A run of records:
-- start --
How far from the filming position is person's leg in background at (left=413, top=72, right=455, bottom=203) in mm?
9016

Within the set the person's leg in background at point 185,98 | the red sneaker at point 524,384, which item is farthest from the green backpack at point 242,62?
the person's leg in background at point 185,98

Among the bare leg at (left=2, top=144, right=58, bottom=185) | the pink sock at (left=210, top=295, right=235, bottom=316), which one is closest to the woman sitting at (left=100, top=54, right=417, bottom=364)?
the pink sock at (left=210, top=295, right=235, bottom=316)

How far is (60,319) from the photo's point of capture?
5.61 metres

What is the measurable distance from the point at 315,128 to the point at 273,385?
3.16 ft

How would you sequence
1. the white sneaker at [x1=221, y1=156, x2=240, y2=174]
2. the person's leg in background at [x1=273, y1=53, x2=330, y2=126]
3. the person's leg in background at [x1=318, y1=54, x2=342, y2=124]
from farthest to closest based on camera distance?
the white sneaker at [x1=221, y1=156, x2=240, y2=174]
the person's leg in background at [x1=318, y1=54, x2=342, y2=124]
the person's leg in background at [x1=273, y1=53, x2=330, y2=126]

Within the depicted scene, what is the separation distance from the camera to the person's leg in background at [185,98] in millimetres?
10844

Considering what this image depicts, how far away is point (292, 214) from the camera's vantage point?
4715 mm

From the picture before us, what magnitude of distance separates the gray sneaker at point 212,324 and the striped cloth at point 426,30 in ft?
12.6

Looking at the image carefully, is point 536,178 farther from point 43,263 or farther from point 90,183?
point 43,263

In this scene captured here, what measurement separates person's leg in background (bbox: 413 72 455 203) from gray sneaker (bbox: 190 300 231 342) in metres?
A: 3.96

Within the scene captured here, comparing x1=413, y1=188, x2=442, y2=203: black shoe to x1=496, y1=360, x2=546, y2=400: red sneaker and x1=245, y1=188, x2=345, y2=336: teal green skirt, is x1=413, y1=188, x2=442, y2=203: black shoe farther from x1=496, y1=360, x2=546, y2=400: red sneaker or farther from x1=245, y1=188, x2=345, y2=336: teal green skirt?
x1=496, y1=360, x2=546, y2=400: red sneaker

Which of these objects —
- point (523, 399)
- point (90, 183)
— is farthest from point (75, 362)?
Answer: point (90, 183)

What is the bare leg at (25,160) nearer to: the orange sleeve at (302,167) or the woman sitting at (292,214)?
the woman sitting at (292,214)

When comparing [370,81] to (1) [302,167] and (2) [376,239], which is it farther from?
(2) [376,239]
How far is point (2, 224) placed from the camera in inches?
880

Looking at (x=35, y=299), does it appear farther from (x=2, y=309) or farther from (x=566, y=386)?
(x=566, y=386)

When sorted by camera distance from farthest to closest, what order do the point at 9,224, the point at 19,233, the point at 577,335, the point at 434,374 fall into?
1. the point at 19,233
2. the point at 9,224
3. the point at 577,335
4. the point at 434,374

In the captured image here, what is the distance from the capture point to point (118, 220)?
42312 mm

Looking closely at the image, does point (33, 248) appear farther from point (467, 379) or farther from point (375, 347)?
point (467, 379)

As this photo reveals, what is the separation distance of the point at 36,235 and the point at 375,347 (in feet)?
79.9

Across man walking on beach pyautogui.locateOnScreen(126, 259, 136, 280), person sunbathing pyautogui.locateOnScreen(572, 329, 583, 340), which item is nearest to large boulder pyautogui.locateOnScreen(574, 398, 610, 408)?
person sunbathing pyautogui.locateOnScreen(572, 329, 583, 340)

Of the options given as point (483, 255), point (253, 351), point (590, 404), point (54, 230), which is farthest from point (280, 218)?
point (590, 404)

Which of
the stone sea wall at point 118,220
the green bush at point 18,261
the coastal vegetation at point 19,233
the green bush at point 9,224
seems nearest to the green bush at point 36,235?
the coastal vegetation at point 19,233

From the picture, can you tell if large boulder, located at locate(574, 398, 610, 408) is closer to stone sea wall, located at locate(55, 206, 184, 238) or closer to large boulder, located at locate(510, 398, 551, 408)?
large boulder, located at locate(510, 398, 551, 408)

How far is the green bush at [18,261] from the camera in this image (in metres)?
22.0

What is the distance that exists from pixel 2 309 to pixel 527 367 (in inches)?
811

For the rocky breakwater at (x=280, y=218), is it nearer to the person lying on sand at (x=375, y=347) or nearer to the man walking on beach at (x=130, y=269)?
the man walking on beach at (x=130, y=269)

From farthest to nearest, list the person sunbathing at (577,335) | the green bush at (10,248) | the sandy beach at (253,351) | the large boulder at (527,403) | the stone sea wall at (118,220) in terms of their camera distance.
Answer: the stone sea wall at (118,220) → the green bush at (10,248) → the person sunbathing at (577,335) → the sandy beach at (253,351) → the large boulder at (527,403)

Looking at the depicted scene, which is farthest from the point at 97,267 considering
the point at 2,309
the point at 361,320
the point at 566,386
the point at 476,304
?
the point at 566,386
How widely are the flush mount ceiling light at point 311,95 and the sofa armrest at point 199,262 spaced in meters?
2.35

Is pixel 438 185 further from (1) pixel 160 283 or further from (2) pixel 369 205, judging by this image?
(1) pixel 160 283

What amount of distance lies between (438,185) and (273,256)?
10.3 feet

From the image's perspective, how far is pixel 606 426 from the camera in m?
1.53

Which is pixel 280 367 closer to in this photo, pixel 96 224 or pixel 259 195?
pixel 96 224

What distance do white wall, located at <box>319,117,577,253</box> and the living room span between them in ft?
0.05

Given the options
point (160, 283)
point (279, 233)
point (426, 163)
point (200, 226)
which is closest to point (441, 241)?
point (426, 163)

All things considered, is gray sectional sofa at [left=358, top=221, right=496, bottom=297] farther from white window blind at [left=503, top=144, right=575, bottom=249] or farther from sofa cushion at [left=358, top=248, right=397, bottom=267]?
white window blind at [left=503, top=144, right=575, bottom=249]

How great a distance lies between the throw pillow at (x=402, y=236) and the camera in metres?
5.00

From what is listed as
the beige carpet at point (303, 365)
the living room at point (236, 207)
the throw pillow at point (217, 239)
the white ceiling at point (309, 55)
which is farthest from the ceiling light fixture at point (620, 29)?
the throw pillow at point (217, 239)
-- end --
• **The problem**
Reproduce every line of the listing above word for word, leaving nothing out and changing nothing.

• **In response**
How far from the filming position is person's leg in background at (left=413, top=72, right=455, bottom=203) in mm?
9016

Within the set the person's leg in background at point 185,98 | the red sneaker at point 524,384, which item is farthest from the green backpack at point 242,62?
the person's leg in background at point 185,98

Among the bare leg at (left=2, top=144, right=58, bottom=185) | the pink sock at (left=210, top=295, right=235, bottom=316), which one is closest to the woman sitting at (left=100, top=54, right=417, bottom=364)?
the pink sock at (left=210, top=295, right=235, bottom=316)

How far is (60,319) from the photo's point of capture?
5.61 metres

What is the measurable distance from the point at 315,128 to the point at 273,385?
3.16 ft

How would you sequence
1. the white sneaker at [x1=221, y1=156, x2=240, y2=174]
2. the person's leg in background at [x1=273, y1=53, x2=330, y2=126]
3. the person's leg in background at [x1=318, y1=54, x2=342, y2=124]
from farthest to closest based on camera distance?
the white sneaker at [x1=221, y1=156, x2=240, y2=174]
the person's leg in background at [x1=318, y1=54, x2=342, y2=124]
the person's leg in background at [x1=273, y1=53, x2=330, y2=126]

Within the depicted scene, what is the separation distance from the camera to the person's leg in background at [185,98] in millimetres?
10844

Considering what this image depicts, how far away is point (292, 214) from the camera's vantage point?
4715 mm

From the picture before us, what magnitude of distance separates the gray sneaker at point 212,324 and the striped cloth at point 426,30 in ft?
12.6

Looking at the image carefully, is point 536,178 farther from point 43,263 or farther from point 90,183?
point 43,263

In this scene captured here, what measurement separates person's leg in background (bbox: 413 72 455 203) from gray sneaker (bbox: 190 300 231 342) in metres?
A: 3.96

Within the scene captured here, comparing x1=413, y1=188, x2=442, y2=203: black shoe to x1=496, y1=360, x2=546, y2=400: red sneaker and x1=245, y1=188, x2=345, y2=336: teal green skirt, is x1=413, y1=188, x2=442, y2=203: black shoe farther from x1=496, y1=360, x2=546, y2=400: red sneaker or farther from x1=245, y1=188, x2=345, y2=336: teal green skirt?
x1=496, y1=360, x2=546, y2=400: red sneaker

Which of these objects —
- point (523, 399)
- point (90, 183)
— is farthest from point (75, 362)?
Answer: point (90, 183)

What is the bare leg at (25,160) nearer to: the orange sleeve at (302,167) or the woman sitting at (292,214)?
the woman sitting at (292,214)

When comparing [370,81] to (1) [302,167] and (2) [376,239], which is it farther from?
(2) [376,239]
How far is point (2, 224) placed from the camera in inches?
880

Looking at (x=35, y=299), does it appear farther from (x=2, y=309) or farther from (x=566, y=386)?
(x=566, y=386)

When sorted by camera distance from farthest to closest, what order do the point at 9,224, the point at 19,233, the point at 577,335, the point at 434,374 fall into?
1. the point at 19,233
2. the point at 9,224
3. the point at 577,335
4. the point at 434,374

In the captured image here, what is the distance from the capture point to point (118, 220)?
42312 mm

Looking closely at the image, does point (33, 248) appear farther from point (467, 379) or farther from point (375, 347)?
point (467, 379)

As this photo reveals, what is the separation distance of the point at 36,235 and the point at 375,347 (in feet)?
79.9

Across man walking on beach pyautogui.locateOnScreen(126, 259, 136, 280), person sunbathing pyautogui.locateOnScreen(572, 329, 583, 340), which item is nearest to large boulder pyautogui.locateOnScreen(574, 398, 610, 408)?
person sunbathing pyautogui.locateOnScreen(572, 329, 583, 340)

Of the options given as point (483, 255), point (253, 351), point (590, 404), point (54, 230), which is farthest from point (280, 218)?
point (590, 404)

Which of
the stone sea wall at point 118,220
the green bush at point 18,261
the coastal vegetation at point 19,233
the green bush at point 9,224
seems nearest to the green bush at point 36,235?
the coastal vegetation at point 19,233

From the picture, can you tell if large boulder, located at locate(574, 398, 610, 408) is closer to stone sea wall, located at locate(55, 206, 184, 238) or closer to large boulder, located at locate(510, 398, 551, 408)?
large boulder, located at locate(510, 398, 551, 408)

How far is the green bush at [18,261] from the camera in this image (in metres)?
22.0

What is the distance that exists from pixel 2 309 to pixel 527 367 (in inches)?
811

For the rocky breakwater at (x=280, y=218), is it nearer to the person lying on sand at (x=375, y=347) or nearer to the man walking on beach at (x=130, y=269)?
the man walking on beach at (x=130, y=269)

From farthest to nearest, list the person sunbathing at (577,335) | the green bush at (10,248) | the sandy beach at (253,351) | the large boulder at (527,403) | the stone sea wall at (118,220) in terms of their camera distance.
Answer: the stone sea wall at (118,220) → the green bush at (10,248) → the person sunbathing at (577,335) → the sandy beach at (253,351) → the large boulder at (527,403)

Looking at the depicted scene, which is farthest from the point at 97,267 considering
the point at 2,309
the point at 361,320
the point at 566,386
the point at 476,304
?
the point at 566,386
How widely are the flush mount ceiling light at point 311,95 and the sofa armrest at point 199,262 spaced in meters?
2.35

Is pixel 438 185 further from (1) pixel 160 283 or further from (2) pixel 369 205, judging by this image?
(1) pixel 160 283

What amount of distance lies between (438,185) and (273,256)?
10.3 feet

From the image's perspective, how far is pixel 606 426 from the camera in m?
1.53

Which is pixel 280 367 closer to in this photo, pixel 96 224 or pixel 259 195?
pixel 96 224

What distance do white wall, located at <box>319,117,577,253</box> and the living room span between them in ft?
0.05

Given the options
point (160, 283)
point (279, 233)
point (426, 163)
point (200, 226)
which is closest to point (441, 241)?
point (426, 163)

All things considered, is gray sectional sofa at [left=358, top=221, right=496, bottom=297] farther from white window blind at [left=503, top=144, right=575, bottom=249] or farther from sofa cushion at [left=358, top=248, right=397, bottom=267]?
white window blind at [left=503, top=144, right=575, bottom=249]

How great a distance lies between the throw pillow at (x=402, y=236) and the camera in metres?
5.00

From what is listed as
the beige carpet at point (303, 365)
the living room at point (236, 207)
the throw pillow at point (217, 239)
the white ceiling at point (309, 55)
which is farthest from the ceiling light fixture at point (620, 29)?
the throw pillow at point (217, 239)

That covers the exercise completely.